• **Tasks to complete**:
A - In the passage on church attitudes toward Israel, write out the text from "Two closely linked" up to and including "the United Nations.", substituting "rigid" for "lockstep".
B - For each statement below, say yes or no to whether it agrees with the passage on church attitudes toward Israel, and quote the words from the passage that decide it.
(i) The World Council of Churches stood in the vanguard at the UN conference at Durban in August 2001.
(ii) The principal speakers at the denominations' study sessions are usually Israeli.
(iii) Membership in the bodies that make up the WCC in North America has been growing since 1960.

START Passage for review

A General Overview: Pro-Israel and Anti-Israel Attitudes within the Churches
Christian attitudes toward the state of Israel vary greatly. On the one hand, there is the World Council of Churches (WCC), the collective voice of all the major Protestant denominations, which stood in the vanguard at the UN conference at Durban in August 2001. There Israel was stigmatized for “systematic perpetration of racist crimes including war crimes, acts of genocide and ethnic cleansing.” The WCC issues declarations that echo the anathemas given currency by the Durban II conference and the Goldstone report.[1]
On the other hand, there are the Christian Zionists, perhaps the most reliable supporters of Israel’s cause today. They are more consistently pro-Israel, in fact, than the general constituency of those who, in the United States, Canada, and the Western democracies, identify themselves to the census-takers as Jews.
Christian Zionism reflects a basic pro-Israel disposition among North Americans, most of whom, despite the superficial secularization of the culture, believe that the state of Israel came into the world in fulfillment of promises found in Holy Scripture. These North Americans believe that their collective wellbeing requires their leaders to display a preference for Israel’s cause in the face of the threats to its life that have continued without abatement since 1948.[2]
Over recent years, leaders of major Protestant denominations have been conducting vigorous educational campaigns directed at discrediting Christian Zionism as “heresy.” These campaigns are paid for out of general revenues of the various denominations and usually take the form of weekend study sessions directed at discovering solidarity with the “Christian people of Palestine.” Their principal speakers are usually bishops representing the main denominations in the Holy Land (Anglican, Lutheran, Roman Catholic, etc.) – all of whom are Palestinian Arabs. No place is ever permitted on such programs for pro-Israel response. All of the study materials and recommended readings are derived from anti-Israel sources, disseminated by the publication houses owned by the particular denominations.
Two closely linked factors are involved in this alienation of church hierarchies from laity on the matter of attitudes toward Israel. The first is the ambition of leaders of the major churches to be taken seriously as the vanguard of moral leadership in the world. With respect to Israel, this means conformity to the lockstep anti-Zionism that governs thinking in the universities and colleges. Equally, it requires solidarity with Third World progressivism – the spirit that routinely informs declarations about the world’s problems emanating from committees and commissions of the United Nations.
The second is the fact that membership in almost all the bodies that make up the WCC in North America has been declining steadily since at least 1960, both in absolute numbers of members and, more dramatically, as a proportion of the entire churchgoing population.
Leaders of the churches affiliated with the WCC have lost the place they used to occupy on public platforms, as public life has become secularized and as the popular culture has turned pagan. This has left clergy desperate for opportunities to prove the “relevance” of the moral teaching of the church, seeking an audience larger than their own membership, an audience outside the walls, an audience among enlightened people around the world.
Thus the collective desire of the WCC is to be recognized as the conscience of mankind. And where is the will of mankind expressed? In the United Nations, of course. This explains the affinity of thought and vocabulary between, on the one hand, WCC statements and Roman Catholic statements on most world issues and, on the other, UN declarations and resolutions.

END Passage for review
START Supplied data

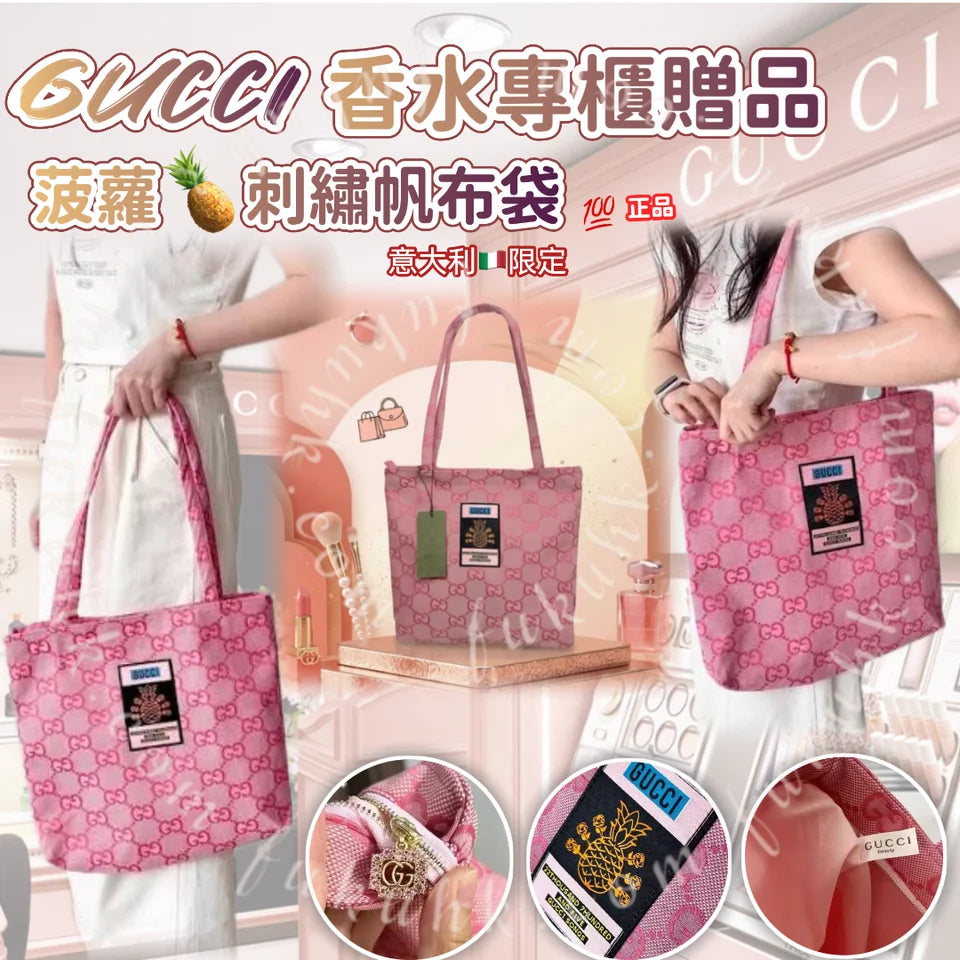 【24小時網站自助下單】🌸💯Gucci 香水專櫃贈品菠蘿🍍刺繡帆布袋 | 預訂約4-6星期 娉婷貿易公司 Exquisite Beauty Trading Company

END Supplied data

• **Your written answers**:
A -
Two closely linked factors are involved in this alienation of church hierarchies from laity on the matter of attitudes toward Israel. The first is the ambition of leaders of the major churches to be taken seriously as the vanguard of moral leadership in the world. With respect to Israel, this means conformity to the rigid anti-Zionism that governs thinking in the universities and colleges. Equally, it requires solidarity with Third World progressivism – the spirit that routinely informs declarations about the world’s problems emanating from committees and commissions of the United Nations.

B -
(i) Yes: "which stood in the vanguard at the UN conference at Durban in August 2001"
(ii) No: "all of whom are Palestinian Arabs"
(iii) No: "has been declining steadily since at least 1960"